A couple years or so back, an acquaintance of mine related one of her music teaching misadventures, with a student she referred to as "having a high IQ and a contrastingly low musical talent, all the while imagining himself adept at the art of violin composition, when he was, in fact, WMD to the ears".
I would assume that meant Weapon of Musical Distortion.
If so, this acquaintance could have easily been referring to me in my youth. Save for the high IQ part.
Years and three concussions later, I kind of recall being the learner of a musical instrument. Introduced to me as the violin, I also knowd it in southern vernacular as a fiddle. Despite living in Iowa, I stubbornly clung to the 'fiddle' as identifier, considering it to sound less sissified, and besides, calling it that drove my music teacher nuts.
This, I was good at.

To do
• A. Using the fiddle anecdote, decide whether each statement agrees with it, and quote the deciding words for each: (i) The narrator lived in Iowa. (ii) The narrator claims to have had the high IQ that was attributed to the student. (iii) The narrator's music teacher approved of the name "fiddle."
• B. Condense the paragraph of the fiddle anecdote that begins "Years and three concussions later" into a short list that keeps its main facts.
• C. In the fiddle anecdote, how many concussions does the narrator mention?
The items placed after the fiddle anecdote play no part in this work.

Records shown

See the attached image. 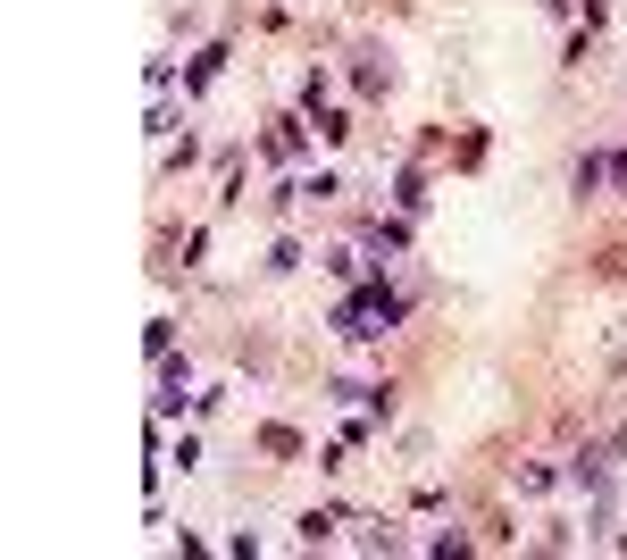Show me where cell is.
Segmentation results:
<instances>
[{"label":"cell","instance_id":"cell-1","mask_svg":"<svg viewBox=\"0 0 627 560\" xmlns=\"http://www.w3.org/2000/svg\"><path fill=\"white\" fill-rule=\"evenodd\" d=\"M218 67H226V42H209V51H201L193 67H184V92H201L209 76H218Z\"/></svg>","mask_w":627,"mask_h":560},{"label":"cell","instance_id":"cell-2","mask_svg":"<svg viewBox=\"0 0 627 560\" xmlns=\"http://www.w3.org/2000/svg\"><path fill=\"white\" fill-rule=\"evenodd\" d=\"M393 201H402V209H427V168H402V176H393Z\"/></svg>","mask_w":627,"mask_h":560},{"label":"cell","instance_id":"cell-3","mask_svg":"<svg viewBox=\"0 0 627 560\" xmlns=\"http://www.w3.org/2000/svg\"><path fill=\"white\" fill-rule=\"evenodd\" d=\"M594 276H611V285H619V276H627V235H611V243H602V251H594Z\"/></svg>","mask_w":627,"mask_h":560},{"label":"cell","instance_id":"cell-4","mask_svg":"<svg viewBox=\"0 0 627 560\" xmlns=\"http://www.w3.org/2000/svg\"><path fill=\"white\" fill-rule=\"evenodd\" d=\"M602 184H611V159L586 151V159H577V193H602Z\"/></svg>","mask_w":627,"mask_h":560},{"label":"cell","instance_id":"cell-5","mask_svg":"<svg viewBox=\"0 0 627 560\" xmlns=\"http://www.w3.org/2000/svg\"><path fill=\"white\" fill-rule=\"evenodd\" d=\"M402 243H410L402 218H377V226H368V251H402Z\"/></svg>","mask_w":627,"mask_h":560},{"label":"cell","instance_id":"cell-6","mask_svg":"<svg viewBox=\"0 0 627 560\" xmlns=\"http://www.w3.org/2000/svg\"><path fill=\"white\" fill-rule=\"evenodd\" d=\"M352 92H360V101H377V92H385V67L368 59V51H360V67H352Z\"/></svg>","mask_w":627,"mask_h":560},{"label":"cell","instance_id":"cell-7","mask_svg":"<svg viewBox=\"0 0 627 560\" xmlns=\"http://www.w3.org/2000/svg\"><path fill=\"white\" fill-rule=\"evenodd\" d=\"M260 452H268V460H293L301 435H293V427H260Z\"/></svg>","mask_w":627,"mask_h":560},{"label":"cell","instance_id":"cell-8","mask_svg":"<svg viewBox=\"0 0 627 560\" xmlns=\"http://www.w3.org/2000/svg\"><path fill=\"white\" fill-rule=\"evenodd\" d=\"M343 193V176H327V168H318V176H301V201H335Z\"/></svg>","mask_w":627,"mask_h":560},{"label":"cell","instance_id":"cell-9","mask_svg":"<svg viewBox=\"0 0 627 560\" xmlns=\"http://www.w3.org/2000/svg\"><path fill=\"white\" fill-rule=\"evenodd\" d=\"M611 184H619V193H627V151H619V159H611Z\"/></svg>","mask_w":627,"mask_h":560},{"label":"cell","instance_id":"cell-10","mask_svg":"<svg viewBox=\"0 0 627 560\" xmlns=\"http://www.w3.org/2000/svg\"><path fill=\"white\" fill-rule=\"evenodd\" d=\"M544 9H552V17H569V9H577V0H544Z\"/></svg>","mask_w":627,"mask_h":560}]
</instances>
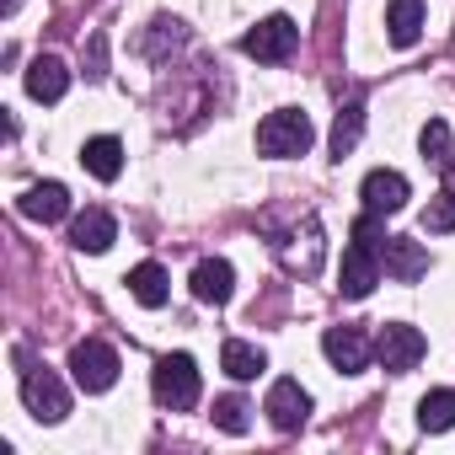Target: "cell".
<instances>
[{
    "instance_id": "7",
    "label": "cell",
    "mask_w": 455,
    "mask_h": 455,
    "mask_svg": "<svg viewBox=\"0 0 455 455\" xmlns=\"http://www.w3.org/2000/svg\"><path fill=\"white\" fill-rule=\"evenodd\" d=\"M263 412L274 418V428L295 434V428L311 418V391H306L300 380H274V391H268V407H263Z\"/></svg>"
},
{
    "instance_id": "8",
    "label": "cell",
    "mask_w": 455,
    "mask_h": 455,
    "mask_svg": "<svg viewBox=\"0 0 455 455\" xmlns=\"http://www.w3.org/2000/svg\"><path fill=\"white\" fill-rule=\"evenodd\" d=\"M375 284H380V252L364 247V242H354V247L343 252V284H338V290H343L348 300H364Z\"/></svg>"
},
{
    "instance_id": "9",
    "label": "cell",
    "mask_w": 455,
    "mask_h": 455,
    "mask_svg": "<svg viewBox=\"0 0 455 455\" xmlns=\"http://www.w3.org/2000/svg\"><path fill=\"white\" fill-rule=\"evenodd\" d=\"M380 268H386L396 284H412V279L428 274V252H423L412 236H386V247H380Z\"/></svg>"
},
{
    "instance_id": "21",
    "label": "cell",
    "mask_w": 455,
    "mask_h": 455,
    "mask_svg": "<svg viewBox=\"0 0 455 455\" xmlns=\"http://www.w3.org/2000/svg\"><path fill=\"white\" fill-rule=\"evenodd\" d=\"M418 423H423L428 434L455 428V391H428V396L418 402Z\"/></svg>"
},
{
    "instance_id": "19",
    "label": "cell",
    "mask_w": 455,
    "mask_h": 455,
    "mask_svg": "<svg viewBox=\"0 0 455 455\" xmlns=\"http://www.w3.org/2000/svg\"><path fill=\"white\" fill-rule=\"evenodd\" d=\"M359 129H364V97H348V102L338 108V124H332V156H338V161L359 145Z\"/></svg>"
},
{
    "instance_id": "1",
    "label": "cell",
    "mask_w": 455,
    "mask_h": 455,
    "mask_svg": "<svg viewBox=\"0 0 455 455\" xmlns=\"http://www.w3.org/2000/svg\"><path fill=\"white\" fill-rule=\"evenodd\" d=\"M17 375H22V402H28V412L38 418V423H60L65 412H70V391L60 386V375L54 370H44V364H33L22 348H17Z\"/></svg>"
},
{
    "instance_id": "17",
    "label": "cell",
    "mask_w": 455,
    "mask_h": 455,
    "mask_svg": "<svg viewBox=\"0 0 455 455\" xmlns=\"http://www.w3.org/2000/svg\"><path fill=\"white\" fill-rule=\"evenodd\" d=\"M81 166H86L92 177L113 182V177L124 172V145H118L113 134H97V140H86V150H81Z\"/></svg>"
},
{
    "instance_id": "18",
    "label": "cell",
    "mask_w": 455,
    "mask_h": 455,
    "mask_svg": "<svg viewBox=\"0 0 455 455\" xmlns=\"http://www.w3.org/2000/svg\"><path fill=\"white\" fill-rule=\"evenodd\" d=\"M129 295L140 300V306H166V295H172V284H166V268L161 263H140L134 274H129Z\"/></svg>"
},
{
    "instance_id": "3",
    "label": "cell",
    "mask_w": 455,
    "mask_h": 455,
    "mask_svg": "<svg viewBox=\"0 0 455 455\" xmlns=\"http://www.w3.org/2000/svg\"><path fill=\"white\" fill-rule=\"evenodd\" d=\"M150 391H156L161 407L188 412V407L198 402V364H193L188 354H166V359L156 364V375H150Z\"/></svg>"
},
{
    "instance_id": "2",
    "label": "cell",
    "mask_w": 455,
    "mask_h": 455,
    "mask_svg": "<svg viewBox=\"0 0 455 455\" xmlns=\"http://www.w3.org/2000/svg\"><path fill=\"white\" fill-rule=\"evenodd\" d=\"M311 140H316V129H311V118L300 108H279V113H268L258 124V150L263 156H306Z\"/></svg>"
},
{
    "instance_id": "15",
    "label": "cell",
    "mask_w": 455,
    "mask_h": 455,
    "mask_svg": "<svg viewBox=\"0 0 455 455\" xmlns=\"http://www.w3.org/2000/svg\"><path fill=\"white\" fill-rule=\"evenodd\" d=\"M231 290H236V274H231V263H225V258H204L193 268V295L204 306H225V300H231Z\"/></svg>"
},
{
    "instance_id": "22",
    "label": "cell",
    "mask_w": 455,
    "mask_h": 455,
    "mask_svg": "<svg viewBox=\"0 0 455 455\" xmlns=\"http://www.w3.org/2000/svg\"><path fill=\"white\" fill-rule=\"evenodd\" d=\"M418 145H423V161H439V166H450V161H455V145H450L444 118H428V124H423V134H418Z\"/></svg>"
},
{
    "instance_id": "6",
    "label": "cell",
    "mask_w": 455,
    "mask_h": 455,
    "mask_svg": "<svg viewBox=\"0 0 455 455\" xmlns=\"http://www.w3.org/2000/svg\"><path fill=\"white\" fill-rule=\"evenodd\" d=\"M375 354H380V364H386L391 375H407V370L428 354V338H423L418 327H407V322H391V327H380Z\"/></svg>"
},
{
    "instance_id": "25",
    "label": "cell",
    "mask_w": 455,
    "mask_h": 455,
    "mask_svg": "<svg viewBox=\"0 0 455 455\" xmlns=\"http://www.w3.org/2000/svg\"><path fill=\"white\" fill-rule=\"evenodd\" d=\"M444 193H450V198H455V161H450V166H444Z\"/></svg>"
},
{
    "instance_id": "24",
    "label": "cell",
    "mask_w": 455,
    "mask_h": 455,
    "mask_svg": "<svg viewBox=\"0 0 455 455\" xmlns=\"http://www.w3.org/2000/svg\"><path fill=\"white\" fill-rule=\"evenodd\" d=\"M423 231H455V198H450V193H444V198H428Z\"/></svg>"
},
{
    "instance_id": "12",
    "label": "cell",
    "mask_w": 455,
    "mask_h": 455,
    "mask_svg": "<svg viewBox=\"0 0 455 455\" xmlns=\"http://www.w3.org/2000/svg\"><path fill=\"white\" fill-rule=\"evenodd\" d=\"M364 209H375V214H396V209H407V177L402 172H370L364 177Z\"/></svg>"
},
{
    "instance_id": "5",
    "label": "cell",
    "mask_w": 455,
    "mask_h": 455,
    "mask_svg": "<svg viewBox=\"0 0 455 455\" xmlns=\"http://www.w3.org/2000/svg\"><path fill=\"white\" fill-rule=\"evenodd\" d=\"M295 44H300V28H295V17H268V22H258V28L242 38V49H247L252 60H263V65H279V60H290V54H295Z\"/></svg>"
},
{
    "instance_id": "20",
    "label": "cell",
    "mask_w": 455,
    "mask_h": 455,
    "mask_svg": "<svg viewBox=\"0 0 455 455\" xmlns=\"http://www.w3.org/2000/svg\"><path fill=\"white\" fill-rule=\"evenodd\" d=\"M225 375H231V380H258L263 375V348H252V343H242V338H231V343H225Z\"/></svg>"
},
{
    "instance_id": "14",
    "label": "cell",
    "mask_w": 455,
    "mask_h": 455,
    "mask_svg": "<svg viewBox=\"0 0 455 455\" xmlns=\"http://www.w3.org/2000/svg\"><path fill=\"white\" fill-rule=\"evenodd\" d=\"M70 242L97 258V252H108V247L118 242V225H113L108 209H86V214H76V225H70Z\"/></svg>"
},
{
    "instance_id": "16",
    "label": "cell",
    "mask_w": 455,
    "mask_h": 455,
    "mask_svg": "<svg viewBox=\"0 0 455 455\" xmlns=\"http://www.w3.org/2000/svg\"><path fill=\"white\" fill-rule=\"evenodd\" d=\"M386 28H391L396 49H412L423 38V0H391V6H386Z\"/></svg>"
},
{
    "instance_id": "4",
    "label": "cell",
    "mask_w": 455,
    "mask_h": 455,
    "mask_svg": "<svg viewBox=\"0 0 455 455\" xmlns=\"http://www.w3.org/2000/svg\"><path fill=\"white\" fill-rule=\"evenodd\" d=\"M70 370H76V386H81V391H113V380H118V354H113L108 343L86 338V343L70 348Z\"/></svg>"
},
{
    "instance_id": "23",
    "label": "cell",
    "mask_w": 455,
    "mask_h": 455,
    "mask_svg": "<svg viewBox=\"0 0 455 455\" xmlns=\"http://www.w3.org/2000/svg\"><path fill=\"white\" fill-rule=\"evenodd\" d=\"M214 423H220L225 434H247V428H252V407H247L242 396H220V402H214Z\"/></svg>"
},
{
    "instance_id": "10",
    "label": "cell",
    "mask_w": 455,
    "mask_h": 455,
    "mask_svg": "<svg viewBox=\"0 0 455 455\" xmlns=\"http://www.w3.org/2000/svg\"><path fill=\"white\" fill-rule=\"evenodd\" d=\"M322 354L343 370V375H359L364 364H370V338L359 332V327H327V338H322Z\"/></svg>"
},
{
    "instance_id": "26",
    "label": "cell",
    "mask_w": 455,
    "mask_h": 455,
    "mask_svg": "<svg viewBox=\"0 0 455 455\" xmlns=\"http://www.w3.org/2000/svg\"><path fill=\"white\" fill-rule=\"evenodd\" d=\"M17 6H22V0H6V6H0V12H6V17H12V12H17Z\"/></svg>"
},
{
    "instance_id": "11",
    "label": "cell",
    "mask_w": 455,
    "mask_h": 455,
    "mask_svg": "<svg viewBox=\"0 0 455 455\" xmlns=\"http://www.w3.org/2000/svg\"><path fill=\"white\" fill-rule=\"evenodd\" d=\"M65 92H70V70H65V60L38 54V60L28 65V97H33V102H60Z\"/></svg>"
},
{
    "instance_id": "13",
    "label": "cell",
    "mask_w": 455,
    "mask_h": 455,
    "mask_svg": "<svg viewBox=\"0 0 455 455\" xmlns=\"http://www.w3.org/2000/svg\"><path fill=\"white\" fill-rule=\"evenodd\" d=\"M17 209H22L28 220L54 225V220H65V214H70V193H65V182H33V188L17 198Z\"/></svg>"
}]
</instances>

Solved problems
• A.
(i) Yes: "Despite living in Iowa"
(ii) No: "Save for the high IQ part."
(iii) No: "calling it that drove my music teacher nuts."

• B.
- After years and three concussions, the narrator vaguely recalls learning a musical instrument.
- It was introduced as the violin but also known in southern vernacular as a fiddle.
- Though living in Iowa, the narrator kept calling it a fiddle because it sounded less sissified.
- The name also annoyed the music teacher.

• C. Three.